Une opinion de Rainer Boden (vice-président LECE international), Servaas Deroos (conseiller du président LECE international), François Baudu (LECE international), Javier Arias (LECE international), Andreas Grünbichler (LECE Autriche), Branco Botev (LECE Bulgarie), Frances Homs Ferret (LECE Espagne), Olivier Klein (LECE France), Wim Boonstra (LECE Pays-Bas & Commission monétaire), Maciej Dobrzyniecki (LECE Pologne), Antonio Martins da Cruz (LECE Portugal), Radu Deac (LECE Roumanie), Thomas Cottier, (LECE Suisse), Philippe Jurgensen (Commission économique et sociale - LECE), Senen Florensa (Commission Méditérranéenne - LECE).

  
Le manque de solidarité européenne constitue un danger existentiel pour l’Union européenne. Le besoin d’une réaction coordonnée et synchronisée devient plus fort d’heure en heure.
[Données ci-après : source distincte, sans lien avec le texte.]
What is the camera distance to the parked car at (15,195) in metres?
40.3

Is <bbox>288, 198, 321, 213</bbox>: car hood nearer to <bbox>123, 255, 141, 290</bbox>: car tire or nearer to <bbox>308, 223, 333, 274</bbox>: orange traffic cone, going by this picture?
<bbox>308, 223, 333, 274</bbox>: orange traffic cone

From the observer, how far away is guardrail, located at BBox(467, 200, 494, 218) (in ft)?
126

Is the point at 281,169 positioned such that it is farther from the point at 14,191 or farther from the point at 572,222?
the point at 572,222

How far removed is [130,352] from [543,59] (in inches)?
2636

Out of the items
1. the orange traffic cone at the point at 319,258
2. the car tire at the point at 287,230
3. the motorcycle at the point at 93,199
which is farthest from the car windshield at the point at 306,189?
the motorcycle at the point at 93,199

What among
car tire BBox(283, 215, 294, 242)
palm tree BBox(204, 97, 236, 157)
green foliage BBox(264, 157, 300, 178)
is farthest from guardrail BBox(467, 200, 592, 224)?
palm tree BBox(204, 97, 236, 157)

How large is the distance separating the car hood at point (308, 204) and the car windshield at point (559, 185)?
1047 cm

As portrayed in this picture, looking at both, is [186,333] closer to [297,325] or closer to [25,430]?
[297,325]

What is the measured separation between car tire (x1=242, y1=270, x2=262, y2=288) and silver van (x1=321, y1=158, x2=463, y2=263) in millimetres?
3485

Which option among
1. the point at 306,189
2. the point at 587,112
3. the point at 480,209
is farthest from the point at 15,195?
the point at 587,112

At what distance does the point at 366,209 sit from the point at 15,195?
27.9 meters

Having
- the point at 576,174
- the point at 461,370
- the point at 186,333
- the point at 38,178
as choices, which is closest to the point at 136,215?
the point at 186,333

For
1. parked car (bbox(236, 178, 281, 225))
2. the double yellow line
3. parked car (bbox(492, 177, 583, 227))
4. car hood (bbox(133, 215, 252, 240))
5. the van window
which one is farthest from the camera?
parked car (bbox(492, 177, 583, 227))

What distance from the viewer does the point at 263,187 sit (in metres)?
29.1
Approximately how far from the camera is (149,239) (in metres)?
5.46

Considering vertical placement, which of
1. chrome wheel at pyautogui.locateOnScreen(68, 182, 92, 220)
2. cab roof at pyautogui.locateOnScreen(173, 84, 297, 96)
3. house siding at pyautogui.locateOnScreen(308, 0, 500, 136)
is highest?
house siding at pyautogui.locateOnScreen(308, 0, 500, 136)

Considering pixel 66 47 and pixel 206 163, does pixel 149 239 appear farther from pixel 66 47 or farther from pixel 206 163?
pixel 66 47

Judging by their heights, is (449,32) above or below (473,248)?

Voici des propositions concrètes pour y parvenir.

En tant qu’héritiers des fondateurs de la Ligue européenne de coopération économique (LECE), nous, présidents de la section internationale, des sections nationales et des commissions de la LECE, partageons les profondes préoccupations soulevées par la pandémie du Covid-19 qui a précipité l’UE dans une crise sanitaire et économique d’une ampleur que personne n’aurait pu prévoir. La férocité de la crise et son caractère global exigent une forte solidarité et une coopération à tous les niveaux, en particulier au niveau de l’UE. Il est grand temps pour les dirigeants européens de faire plus, de faire mieux, de le faire plus rapidement et de le faire ensemble au bénéfice de tous les citoyens de l’UE.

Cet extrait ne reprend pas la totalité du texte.